### EXCERPT TO READ
*****
Implications in removing a cryptoeconomic differentiator
PROJECT OVERVIEW
Dec 21, 2022
Terra is a Layer 1 blockchain connected to the Cosmos ecosystem, powered by the Cosmos SDK and Tendermint (BFT) consensus. Previously designed to support an algorithmic stablecoin (LUNC), after the UST depegging, Terra’s new goal is to preserve its community through a new chain that omits key vulnerabilities and stablecoin functionalities.
HISTORY

Apr 2019
Terra v1 mainnet Columbus 

Sept 2021
UST Announced

May 2022
UST Depegs

May 2022
Terra v2 mainnet Phoenix-1

DESIGN FEATURES

Built using Cosmos SDK, Tendermint consensus as an IBC enabled app chain

Terra v2 is a fork of the original chain, without algorithmic stablecoin mechanism 

Original chain still exists as Terra Classic, token renamed to LUNC

COMPETITORS

V1: MakerDAO, FEI, USDC, FRAX, AAVE, Cronos, Thorchain

V2: Juno, Flow, Ethereum, Solana, Binance Smart Chain

INTRODUCTION

Terra highlights the cryptoeconomic ramifications of removing a core mechanism from a network. The removal of Terra’s core (failed) differentiating feature, protocol level UST/LUNA redemption, stripped away much of what made the chain economically attractive and functionally unique. (These tokens are now referred to by the tickers ‘USTC’ and ‘LUNC’, with ‘UST’ and ‘LUNA’ names for the newly issued supply.)Though it is understood that much of the success drivers previously were dangerously unsustainable, a careful examination of the project’s architecture, key token interactions, and token utilities and supply may highlight why the rushed new model is unlikely to draw in previously seen levels of demands.
*****
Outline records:
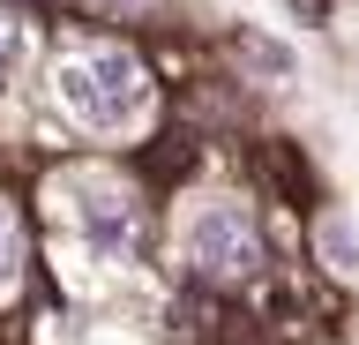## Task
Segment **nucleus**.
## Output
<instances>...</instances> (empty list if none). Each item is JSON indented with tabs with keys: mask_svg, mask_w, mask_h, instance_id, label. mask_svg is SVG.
Wrapping results in <instances>:
<instances>
[{
	"mask_svg": "<svg viewBox=\"0 0 359 345\" xmlns=\"http://www.w3.org/2000/svg\"><path fill=\"white\" fill-rule=\"evenodd\" d=\"M53 98L67 120H83L90 136H120L150 113V75L128 46H83L53 68Z\"/></svg>",
	"mask_w": 359,
	"mask_h": 345,
	"instance_id": "obj_1",
	"label": "nucleus"
},
{
	"mask_svg": "<svg viewBox=\"0 0 359 345\" xmlns=\"http://www.w3.org/2000/svg\"><path fill=\"white\" fill-rule=\"evenodd\" d=\"M187 263H195L202 278H217V285L255 278V263H262V233H255V218H247L240 203L195 210V226H187Z\"/></svg>",
	"mask_w": 359,
	"mask_h": 345,
	"instance_id": "obj_2",
	"label": "nucleus"
},
{
	"mask_svg": "<svg viewBox=\"0 0 359 345\" xmlns=\"http://www.w3.org/2000/svg\"><path fill=\"white\" fill-rule=\"evenodd\" d=\"M83 233H90V248L128 255L135 248V203L120 188H83Z\"/></svg>",
	"mask_w": 359,
	"mask_h": 345,
	"instance_id": "obj_3",
	"label": "nucleus"
},
{
	"mask_svg": "<svg viewBox=\"0 0 359 345\" xmlns=\"http://www.w3.org/2000/svg\"><path fill=\"white\" fill-rule=\"evenodd\" d=\"M15 278H22V226H15V210L0 203V293H15Z\"/></svg>",
	"mask_w": 359,
	"mask_h": 345,
	"instance_id": "obj_4",
	"label": "nucleus"
},
{
	"mask_svg": "<svg viewBox=\"0 0 359 345\" xmlns=\"http://www.w3.org/2000/svg\"><path fill=\"white\" fill-rule=\"evenodd\" d=\"M22 53H30V30H22V15H8V8H0V83L22 68Z\"/></svg>",
	"mask_w": 359,
	"mask_h": 345,
	"instance_id": "obj_5",
	"label": "nucleus"
},
{
	"mask_svg": "<svg viewBox=\"0 0 359 345\" xmlns=\"http://www.w3.org/2000/svg\"><path fill=\"white\" fill-rule=\"evenodd\" d=\"M322 255H337V271H359V240H352V226H344V218H330V226H322Z\"/></svg>",
	"mask_w": 359,
	"mask_h": 345,
	"instance_id": "obj_6",
	"label": "nucleus"
}]
</instances>
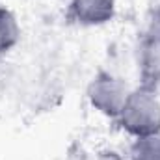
*****
### WHAT THE TASK ASKS
Reproduce the Terra overview above between "COMPETITORS" and "levels of demands.", inclusive, changing "ramifications" to "consequences".

### SOLUTION FOR THIS EXERCISE
COMPETITORS

V1: MakerDAO, FEI, USDC, FRAX, AAVE, Cronos, Thorchain

V2: Juno, Flow, Ethereum, Solana, Binance Smart Chain

INTRODUCTION

Terra highlights the cryptoeconomic consequences of removing a core mechanism from a network. The removal of Terra’s core (failed) differentiating feature, protocol level UST/LUNA redemption, stripped away much of what made the chain economically attractive and functionally unique. (These tokens are now referred to by the tickers ‘USTC’ and ‘LUNC’, with ‘UST’ and ‘LUNA’ names for the newly issued supply.)Though it is understood that much of the success drivers previously were dangerously unsustainable, a careful examination of the project’s architecture, key token interactions, and token utilities and supply may highlight why the rushed new model is unlikely to draw in previously seen levels of demands.